Any ideas? Is this another quirk of the DGS-1210 bootloader initialization?

1 Like

It the RTL93XX supported in OpenWRT at this time? We are looking at a switch with a RTL9311 chip in it, but also evaluating a model with a RTL9301 chip inside of it. What do you think about these two chips? Which of the two are currently supported and will work for basic switching today?

1 Like

This seems to be a longer standing problem. It might even be a silicon bug. The outgoing buffer in fact has a size of 1600 bytes and there is no other limit set as far as I know. Someone stated that lowering the MTU to 1400 and then up again might work. Could you try that? I'll also dig into whether there might be any other limits imposed e.g. by the rate control system.

Does not seem to help.

I have been investigating further. On the RTL93xx platform packets with sizes 1496 and larger are automatically fragmented by the NIC. I will dig futher to find any size limitations in the configuration, but there is a possibility that these 1496 are a limitation of the NIC.

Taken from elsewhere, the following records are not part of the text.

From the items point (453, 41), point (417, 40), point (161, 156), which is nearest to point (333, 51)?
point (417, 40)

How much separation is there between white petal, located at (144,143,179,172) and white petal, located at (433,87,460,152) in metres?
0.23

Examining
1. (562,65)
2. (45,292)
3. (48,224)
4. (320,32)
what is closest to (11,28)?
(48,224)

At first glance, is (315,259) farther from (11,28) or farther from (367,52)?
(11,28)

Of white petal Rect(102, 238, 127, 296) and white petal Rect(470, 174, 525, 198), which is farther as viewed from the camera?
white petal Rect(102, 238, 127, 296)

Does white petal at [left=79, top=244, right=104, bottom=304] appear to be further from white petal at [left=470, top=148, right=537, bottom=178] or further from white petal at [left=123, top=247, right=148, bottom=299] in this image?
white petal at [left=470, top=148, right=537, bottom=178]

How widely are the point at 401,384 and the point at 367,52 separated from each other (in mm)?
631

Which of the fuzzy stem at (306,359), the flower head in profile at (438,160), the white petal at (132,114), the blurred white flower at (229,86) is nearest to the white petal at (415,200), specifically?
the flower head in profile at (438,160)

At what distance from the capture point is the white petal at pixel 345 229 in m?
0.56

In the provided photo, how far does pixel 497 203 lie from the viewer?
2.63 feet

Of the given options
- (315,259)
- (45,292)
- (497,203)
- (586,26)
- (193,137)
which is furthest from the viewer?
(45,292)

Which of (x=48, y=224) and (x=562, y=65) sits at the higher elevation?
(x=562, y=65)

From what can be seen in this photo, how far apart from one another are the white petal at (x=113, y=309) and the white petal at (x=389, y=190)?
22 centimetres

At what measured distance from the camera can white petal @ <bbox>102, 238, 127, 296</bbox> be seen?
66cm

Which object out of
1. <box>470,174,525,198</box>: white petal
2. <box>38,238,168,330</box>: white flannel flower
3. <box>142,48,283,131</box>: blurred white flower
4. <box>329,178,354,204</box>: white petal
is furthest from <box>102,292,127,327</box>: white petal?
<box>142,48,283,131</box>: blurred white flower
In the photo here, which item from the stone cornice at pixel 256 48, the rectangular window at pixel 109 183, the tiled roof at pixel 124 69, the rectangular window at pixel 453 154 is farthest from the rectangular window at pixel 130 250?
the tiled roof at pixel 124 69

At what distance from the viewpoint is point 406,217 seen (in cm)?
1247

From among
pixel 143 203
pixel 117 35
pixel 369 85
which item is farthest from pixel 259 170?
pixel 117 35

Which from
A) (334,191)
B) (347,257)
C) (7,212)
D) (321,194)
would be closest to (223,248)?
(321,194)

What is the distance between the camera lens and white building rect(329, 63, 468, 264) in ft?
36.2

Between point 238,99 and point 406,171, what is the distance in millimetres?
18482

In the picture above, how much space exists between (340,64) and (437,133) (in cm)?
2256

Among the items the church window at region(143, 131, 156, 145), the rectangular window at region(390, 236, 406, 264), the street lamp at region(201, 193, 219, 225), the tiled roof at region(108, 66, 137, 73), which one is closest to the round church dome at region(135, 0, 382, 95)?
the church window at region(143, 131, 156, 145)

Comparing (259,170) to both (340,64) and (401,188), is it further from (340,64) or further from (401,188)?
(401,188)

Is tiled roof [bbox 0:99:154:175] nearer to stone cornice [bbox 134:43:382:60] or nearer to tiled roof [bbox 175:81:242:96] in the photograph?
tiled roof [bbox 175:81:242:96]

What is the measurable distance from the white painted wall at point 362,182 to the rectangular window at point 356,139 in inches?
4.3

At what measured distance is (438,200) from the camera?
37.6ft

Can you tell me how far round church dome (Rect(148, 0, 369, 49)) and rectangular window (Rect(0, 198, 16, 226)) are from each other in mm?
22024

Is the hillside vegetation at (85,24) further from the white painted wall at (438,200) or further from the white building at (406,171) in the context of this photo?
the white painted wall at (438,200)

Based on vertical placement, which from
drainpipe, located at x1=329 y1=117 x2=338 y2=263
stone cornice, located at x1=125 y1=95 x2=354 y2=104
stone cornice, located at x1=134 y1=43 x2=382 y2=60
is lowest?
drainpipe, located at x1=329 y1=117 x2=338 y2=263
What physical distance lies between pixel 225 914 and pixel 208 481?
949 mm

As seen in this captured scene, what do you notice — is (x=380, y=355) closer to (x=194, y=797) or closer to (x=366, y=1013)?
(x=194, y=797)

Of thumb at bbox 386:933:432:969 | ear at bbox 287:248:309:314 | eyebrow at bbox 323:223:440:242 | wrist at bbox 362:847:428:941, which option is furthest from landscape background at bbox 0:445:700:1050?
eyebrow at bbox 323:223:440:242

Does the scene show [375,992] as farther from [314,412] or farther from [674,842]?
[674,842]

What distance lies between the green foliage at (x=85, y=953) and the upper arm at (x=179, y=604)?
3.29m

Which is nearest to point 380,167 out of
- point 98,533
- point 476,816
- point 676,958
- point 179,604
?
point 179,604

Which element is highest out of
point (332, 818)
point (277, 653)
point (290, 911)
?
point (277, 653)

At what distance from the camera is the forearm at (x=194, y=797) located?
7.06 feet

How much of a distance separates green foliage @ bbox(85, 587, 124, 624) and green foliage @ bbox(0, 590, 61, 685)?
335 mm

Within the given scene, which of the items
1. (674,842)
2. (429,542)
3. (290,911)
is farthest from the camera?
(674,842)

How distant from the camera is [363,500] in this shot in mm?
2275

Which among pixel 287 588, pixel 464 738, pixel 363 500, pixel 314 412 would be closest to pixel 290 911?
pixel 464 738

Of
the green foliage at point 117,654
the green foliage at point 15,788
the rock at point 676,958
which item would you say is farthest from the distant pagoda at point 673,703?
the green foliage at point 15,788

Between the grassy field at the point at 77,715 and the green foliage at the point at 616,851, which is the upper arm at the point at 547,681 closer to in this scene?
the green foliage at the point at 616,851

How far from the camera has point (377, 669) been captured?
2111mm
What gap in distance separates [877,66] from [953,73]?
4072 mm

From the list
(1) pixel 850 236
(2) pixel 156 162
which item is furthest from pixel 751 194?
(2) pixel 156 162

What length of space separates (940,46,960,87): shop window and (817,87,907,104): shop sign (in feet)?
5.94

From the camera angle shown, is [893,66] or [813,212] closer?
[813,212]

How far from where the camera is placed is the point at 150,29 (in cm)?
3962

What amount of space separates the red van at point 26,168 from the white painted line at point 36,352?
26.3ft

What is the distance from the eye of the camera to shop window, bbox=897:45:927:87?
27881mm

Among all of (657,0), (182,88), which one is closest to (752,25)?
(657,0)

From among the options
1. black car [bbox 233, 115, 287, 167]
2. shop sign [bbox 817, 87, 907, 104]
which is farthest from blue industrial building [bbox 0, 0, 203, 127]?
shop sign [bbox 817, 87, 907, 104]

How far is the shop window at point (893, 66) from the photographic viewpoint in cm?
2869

Related to Paul Fertser's restart patch on the mailing list, I've written a driver for the watchdog peripheral that can also restart the system.

Driver is included only for the 5.10 kernel. Feel free to test and report back! If your device hangs on reboot, you may need to add "reboot=warm" or "reboot=soft" to the bootargs.

4 Likes

I just tested the DGS-1210-28 with the stock firmware: There I do receive back 1500 byte ping responses from the switch, also from ports with a VLAN tag (I saw ethernet frames going out with 1514 bytes without VLAN tags and 1518 bytes tagged).

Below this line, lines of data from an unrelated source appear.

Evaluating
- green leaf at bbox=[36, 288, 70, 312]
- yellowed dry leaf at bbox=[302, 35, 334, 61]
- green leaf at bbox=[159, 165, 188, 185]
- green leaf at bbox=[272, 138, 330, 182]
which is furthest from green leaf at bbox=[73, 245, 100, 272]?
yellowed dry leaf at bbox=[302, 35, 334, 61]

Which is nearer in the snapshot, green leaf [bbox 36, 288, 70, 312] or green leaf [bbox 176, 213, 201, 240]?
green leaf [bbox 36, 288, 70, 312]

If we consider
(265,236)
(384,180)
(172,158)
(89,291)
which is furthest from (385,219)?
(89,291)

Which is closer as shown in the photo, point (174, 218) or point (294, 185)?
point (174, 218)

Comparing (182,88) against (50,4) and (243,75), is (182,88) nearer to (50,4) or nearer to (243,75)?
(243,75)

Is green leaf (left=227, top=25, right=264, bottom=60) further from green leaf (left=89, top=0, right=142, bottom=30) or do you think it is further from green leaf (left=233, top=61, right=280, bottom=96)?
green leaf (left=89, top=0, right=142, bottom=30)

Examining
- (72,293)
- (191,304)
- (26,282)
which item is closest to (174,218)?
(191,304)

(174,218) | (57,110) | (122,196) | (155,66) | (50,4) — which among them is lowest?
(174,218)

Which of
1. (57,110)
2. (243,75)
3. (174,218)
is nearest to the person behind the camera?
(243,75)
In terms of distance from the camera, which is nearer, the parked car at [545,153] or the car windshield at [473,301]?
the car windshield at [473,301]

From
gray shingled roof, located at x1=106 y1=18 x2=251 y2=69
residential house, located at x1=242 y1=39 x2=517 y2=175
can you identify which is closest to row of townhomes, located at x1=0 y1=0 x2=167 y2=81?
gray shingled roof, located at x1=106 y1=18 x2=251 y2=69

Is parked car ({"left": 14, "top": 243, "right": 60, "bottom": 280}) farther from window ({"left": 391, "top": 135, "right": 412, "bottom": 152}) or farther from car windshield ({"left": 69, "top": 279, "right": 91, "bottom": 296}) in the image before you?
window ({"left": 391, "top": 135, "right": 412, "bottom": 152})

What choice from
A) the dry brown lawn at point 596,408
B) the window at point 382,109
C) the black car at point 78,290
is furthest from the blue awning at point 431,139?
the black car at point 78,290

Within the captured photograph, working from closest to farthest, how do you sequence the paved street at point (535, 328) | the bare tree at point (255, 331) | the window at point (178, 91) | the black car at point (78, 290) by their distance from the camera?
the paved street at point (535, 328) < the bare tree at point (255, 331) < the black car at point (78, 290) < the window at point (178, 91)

However, I couldn't elicit responses with big packets from e.g. the Web-UI for a clear cut result, not sure why, but I guess the ICMP packets anyway must also originate from the CPU port and cannot be offloaded somehow.

The pings will also come from the CPU port. I didn't think it would be possible to do this kind of test on the original firmware, great you figured this out. I'll continue to dig into any settings that might limit the packet size, then.

Another datum: It occurred to me that on my Netgear GS108T v3 with OpenWrt 21.02.0 I also never noticed any issues talking to the device itself, so I just tested there as well and can also receive back packets with MTU 1500 just fine, with and without VLAN tags.